◆ **The exercise**
Copy the following items word for word, leaving nothing out.

Start of Entries provided

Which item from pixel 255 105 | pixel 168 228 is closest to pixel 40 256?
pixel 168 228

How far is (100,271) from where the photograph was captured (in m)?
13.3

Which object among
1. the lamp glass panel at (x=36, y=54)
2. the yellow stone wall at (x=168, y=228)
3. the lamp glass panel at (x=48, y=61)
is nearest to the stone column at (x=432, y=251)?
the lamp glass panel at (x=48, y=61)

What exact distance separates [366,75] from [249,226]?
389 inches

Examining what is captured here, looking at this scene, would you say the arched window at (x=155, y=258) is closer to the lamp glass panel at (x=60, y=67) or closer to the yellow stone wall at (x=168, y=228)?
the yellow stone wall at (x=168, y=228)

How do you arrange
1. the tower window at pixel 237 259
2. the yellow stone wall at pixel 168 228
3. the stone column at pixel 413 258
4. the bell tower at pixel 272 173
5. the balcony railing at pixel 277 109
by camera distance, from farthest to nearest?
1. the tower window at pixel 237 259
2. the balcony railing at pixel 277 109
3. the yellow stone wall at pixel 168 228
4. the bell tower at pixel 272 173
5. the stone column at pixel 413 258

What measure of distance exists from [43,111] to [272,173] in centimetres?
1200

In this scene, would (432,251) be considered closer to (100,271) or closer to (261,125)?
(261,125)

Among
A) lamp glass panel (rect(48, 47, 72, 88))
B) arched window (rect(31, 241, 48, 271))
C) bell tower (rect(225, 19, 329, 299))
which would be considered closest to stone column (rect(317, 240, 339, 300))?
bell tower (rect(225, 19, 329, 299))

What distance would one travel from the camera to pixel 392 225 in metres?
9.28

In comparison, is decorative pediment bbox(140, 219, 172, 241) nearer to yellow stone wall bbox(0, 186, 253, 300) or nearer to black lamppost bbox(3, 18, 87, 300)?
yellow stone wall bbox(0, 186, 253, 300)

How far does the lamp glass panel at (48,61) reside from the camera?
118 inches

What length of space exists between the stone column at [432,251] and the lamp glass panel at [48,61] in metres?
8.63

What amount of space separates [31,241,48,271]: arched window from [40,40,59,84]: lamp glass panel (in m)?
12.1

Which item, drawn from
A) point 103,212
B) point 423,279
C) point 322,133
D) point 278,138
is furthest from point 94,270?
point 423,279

End of Entries provided

◆ **Complete output**
Which item from pixel 255 105 | pixel 168 228 is closest to pixel 40 256?
pixel 168 228

How far is (100,271) from where the photograph was captured (in m)?
13.3

Which object among
1. the lamp glass panel at (x=36, y=54)
2. the yellow stone wall at (x=168, y=228)
3. the lamp glass panel at (x=48, y=61)
is nearest to the stone column at (x=432, y=251)?
the lamp glass panel at (x=48, y=61)

What exact distance separates [366,75] from [249,226]?
389 inches

Examining what is captured here, looking at this scene, would you say the arched window at (x=155, y=258) is closer to the lamp glass panel at (x=60, y=67) or closer to the yellow stone wall at (x=168, y=228)?
the yellow stone wall at (x=168, y=228)

How do you arrange
1. the tower window at pixel 237 259
2. the yellow stone wall at pixel 168 228
3. the stone column at pixel 413 258
4. the bell tower at pixel 272 173
5. the balcony railing at pixel 277 109
by camera distance, from farthest to nearest?
1. the tower window at pixel 237 259
2. the balcony railing at pixel 277 109
3. the yellow stone wall at pixel 168 228
4. the bell tower at pixel 272 173
5. the stone column at pixel 413 258

What measure of distance exists from [43,111] to [272,173] in centimetres?
1200

In this scene, would (432,251) be considered closer to (100,271) or closer to (261,125)?
(261,125)

Among
A) lamp glass panel (rect(48, 47, 72, 88))
B) arched window (rect(31, 241, 48, 271))
C) bell tower (rect(225, 19, 329, 299))
which would be considered closest to stone column (rect(317, 240, 339, 300))?
bell tower (rect(225, 19, 329, 299))

What distance would one travel from the camera to pixel 392 225 in metres?
9.28

In comparison, is decorative pediment bbox(140, 219, 172, 241) nearer to yellow stone wall bbox(0, 186, 253, 300) or nearer to black lamppost bbox(3, 18, 87, 300)?
yellow stone wall bbox(0, 186, 253, 300)

How far does the lamp glass panel at (48,61) reside from the camera?
118 inches

What length of space exists between the stone column at [432,251] and the lamp glass panel at [48,61] in metres?
8.63

What amount of space separates [31,241,48,271]: arched window from [40,40,59,84]: lamp glass panel (in m)?
12.1

Which item, drawn from
A) point 103,212
B) point 423,279
C) point 322,133
D) point 278,138
is furthest from point 94,270?
point 423,279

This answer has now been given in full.